# ARTICLE:
══════════════════════════════
[ENH] XML namespace handling, take two

Simon Dobson simon.dobson at computer.org
Wed May 28 09:18:31 UTC 2003


> Do you know of any standard test cases for namespace handling? The XML
> tests I was using for unit testing Yaxo did not include namespaces.

I did all the testing with RDF files, since that's what I wanted
namespaces for. Your question prompted me to build some non-RDF test
files grabbed from the examples out of W3C's namespace spec -- and of
course my code promptly fell over the more esoteric samples :-) I've
attached (yes, remembered this time...) a corrected change set and the
set of test files. I'll try to find time to convert them into SUint
tests.

(The parser actually fails to pick the first illegal case in
xmlns/unique-attributes-bad.xml, but the failure's due to the main
parser not barfing on duplicated attributes -- I'll leave that one for
you :-)

Cheers,


-- 
-- Simon
--
-------------- next part --------------
'From Squeak3.4 of 1 March 2003 [latest update: #5170] on 28 May 2003 at 10:12:45 am'!
XMLTokenizer subclass: #SAXDriver
	instanceVariableNames: 'saxHandler namespaces defaultNamespace level '
	classVariableNames: ''
	poolDictionaries: ''
	category: 'XML-Parser'!
XMLNodeWithElements subclass: #XMLElement
	instanceVariableNames: 'name namespace contents attributes uri '
	classVariableNames: ''
	poolDictionaries: ''
	category: 'XML-Parser'!

!SAXDriver methodsFor: 'handling tokens' stamp: 'sd 5/25/2003 19:02'!
handleEndTag: elementName
	| ns qualifiedName uri localName |

	(self hasNamespace: elementName) ifTrue: [
		qualifiedName _ elementName.
		localName _ self localNameOf: elementName.
		ns _ self namespaceOf: elementName.

		"ensure our namespace is defined"
		(self namespaceURIOf: ns) ifNil: [ self error: 'End tag /' , elementName , ' refers to undefined namespace' ].
	] ifFalse: [
		"qualify the name"
		ns _ self defaultNamespace.
		localName _ elementName.
		qualifiedName _ self qualify: elementName withNamespace: ns.
	].
	uri _ self namespaceURIOf: ns.

	"call the handler"
	self saxHandler
		checkEOD; 
		endElement: localName namespaceURI: uri qualifiedName: qualifiedName.

	self outdent
! !

!SAXDriver methodsFor: 'handling tokens' stamp: 'sd 5/25/2003 17:35'!
handleStartDocument
	self saxHandler startDocument! !

!SAXDriver methodsFor: 'handling tokens' stamp: 'sd 5/28/2003 09:52'!
══════════════════════════════
# MATERIAL PROVIDED:
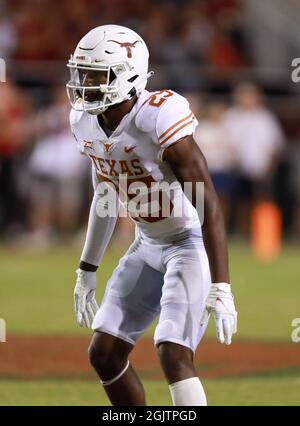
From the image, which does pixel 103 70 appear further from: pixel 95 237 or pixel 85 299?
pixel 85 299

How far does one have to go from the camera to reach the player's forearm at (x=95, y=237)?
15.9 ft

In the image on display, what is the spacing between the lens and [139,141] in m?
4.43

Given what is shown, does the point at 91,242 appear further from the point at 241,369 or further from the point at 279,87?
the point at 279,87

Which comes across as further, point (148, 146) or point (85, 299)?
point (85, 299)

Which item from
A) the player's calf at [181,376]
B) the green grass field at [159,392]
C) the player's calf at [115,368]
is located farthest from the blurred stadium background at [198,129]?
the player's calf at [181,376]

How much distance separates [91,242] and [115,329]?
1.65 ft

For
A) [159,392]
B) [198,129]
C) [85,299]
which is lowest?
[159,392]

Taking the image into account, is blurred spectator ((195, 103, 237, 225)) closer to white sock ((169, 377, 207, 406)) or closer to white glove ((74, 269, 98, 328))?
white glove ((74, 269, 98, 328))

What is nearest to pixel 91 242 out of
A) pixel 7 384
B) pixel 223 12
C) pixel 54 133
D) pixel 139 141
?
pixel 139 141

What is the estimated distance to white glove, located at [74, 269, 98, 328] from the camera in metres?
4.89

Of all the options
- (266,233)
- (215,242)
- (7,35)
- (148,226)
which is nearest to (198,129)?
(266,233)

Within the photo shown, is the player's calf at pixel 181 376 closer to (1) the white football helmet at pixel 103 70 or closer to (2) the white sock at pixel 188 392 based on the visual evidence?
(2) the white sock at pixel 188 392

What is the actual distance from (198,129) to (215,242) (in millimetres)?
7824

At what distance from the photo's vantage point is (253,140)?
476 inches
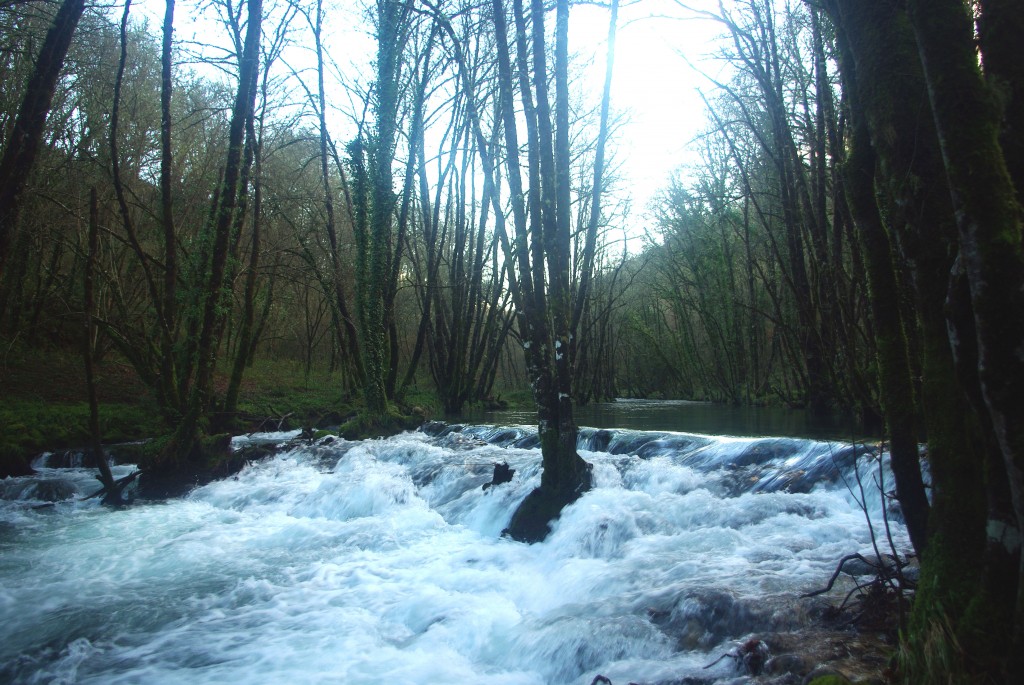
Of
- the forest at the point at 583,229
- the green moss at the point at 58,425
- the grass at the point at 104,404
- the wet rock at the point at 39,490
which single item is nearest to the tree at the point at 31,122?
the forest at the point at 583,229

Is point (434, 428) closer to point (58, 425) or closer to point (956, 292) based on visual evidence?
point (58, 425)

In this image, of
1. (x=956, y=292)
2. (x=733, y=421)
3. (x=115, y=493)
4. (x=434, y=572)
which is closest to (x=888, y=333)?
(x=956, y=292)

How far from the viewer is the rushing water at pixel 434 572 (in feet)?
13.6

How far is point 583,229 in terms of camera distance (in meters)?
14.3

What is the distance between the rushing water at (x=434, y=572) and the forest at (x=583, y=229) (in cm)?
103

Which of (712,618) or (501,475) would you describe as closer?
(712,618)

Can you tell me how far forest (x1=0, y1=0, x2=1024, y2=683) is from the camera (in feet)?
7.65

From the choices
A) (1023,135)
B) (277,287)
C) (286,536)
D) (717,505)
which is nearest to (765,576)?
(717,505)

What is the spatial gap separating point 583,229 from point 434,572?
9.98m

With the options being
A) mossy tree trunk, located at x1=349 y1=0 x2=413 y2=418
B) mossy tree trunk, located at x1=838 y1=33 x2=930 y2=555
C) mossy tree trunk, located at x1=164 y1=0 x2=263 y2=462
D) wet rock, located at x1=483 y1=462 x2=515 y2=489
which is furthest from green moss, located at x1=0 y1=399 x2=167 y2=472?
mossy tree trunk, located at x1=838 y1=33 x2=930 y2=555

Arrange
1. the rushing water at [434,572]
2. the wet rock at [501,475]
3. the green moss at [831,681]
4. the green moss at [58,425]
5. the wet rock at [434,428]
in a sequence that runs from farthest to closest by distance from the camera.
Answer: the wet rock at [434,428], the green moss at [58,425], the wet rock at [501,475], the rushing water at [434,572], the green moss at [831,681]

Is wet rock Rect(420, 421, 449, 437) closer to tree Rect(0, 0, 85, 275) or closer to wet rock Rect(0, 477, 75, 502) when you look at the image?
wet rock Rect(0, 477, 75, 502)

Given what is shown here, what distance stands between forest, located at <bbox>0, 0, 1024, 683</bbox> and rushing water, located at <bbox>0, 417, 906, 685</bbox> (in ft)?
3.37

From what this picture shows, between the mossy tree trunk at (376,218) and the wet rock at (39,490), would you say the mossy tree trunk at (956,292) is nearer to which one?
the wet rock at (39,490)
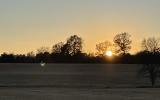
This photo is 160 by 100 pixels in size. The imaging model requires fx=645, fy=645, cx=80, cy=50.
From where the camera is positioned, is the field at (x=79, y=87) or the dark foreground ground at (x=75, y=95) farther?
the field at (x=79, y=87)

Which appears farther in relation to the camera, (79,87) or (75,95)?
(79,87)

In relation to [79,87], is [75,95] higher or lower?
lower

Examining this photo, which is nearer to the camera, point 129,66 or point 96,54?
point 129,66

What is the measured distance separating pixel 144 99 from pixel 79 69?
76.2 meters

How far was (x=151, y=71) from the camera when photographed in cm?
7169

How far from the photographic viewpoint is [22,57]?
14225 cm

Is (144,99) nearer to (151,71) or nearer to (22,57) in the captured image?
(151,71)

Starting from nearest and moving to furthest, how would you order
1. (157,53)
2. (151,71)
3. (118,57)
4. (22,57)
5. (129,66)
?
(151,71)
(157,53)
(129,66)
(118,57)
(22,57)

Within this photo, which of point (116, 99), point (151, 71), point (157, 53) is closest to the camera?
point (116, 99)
══════════════════════════════
# WHAT IS ASKED:
• 1. Copy the part of the post starting at "(self hasNamespace: elementName)" and ending at "localName _ elementName.", without changing anything.
• 2. According to the post, what kind of files was all the testing originally done with?

# RESPONSES FOR EACH TASK:
• 1.
(self hasNamespace: elementName) ifTrue: [
		qualifiedName _ elementName.
		localName _ self localNameOf: elementName.
		ns _ self namespaceOf: elementName.

		"ensure our namespace is defined"
		(self namespaceURIOf: ns) ifNil: [ self error: 'End tag /' , elementName , ' refers to undefined namespace' ].
	] ifFalse: [
		"qualify the name"
		ns _ self defaultNamespace.
		localName _ elementName.

• 2. RDF files.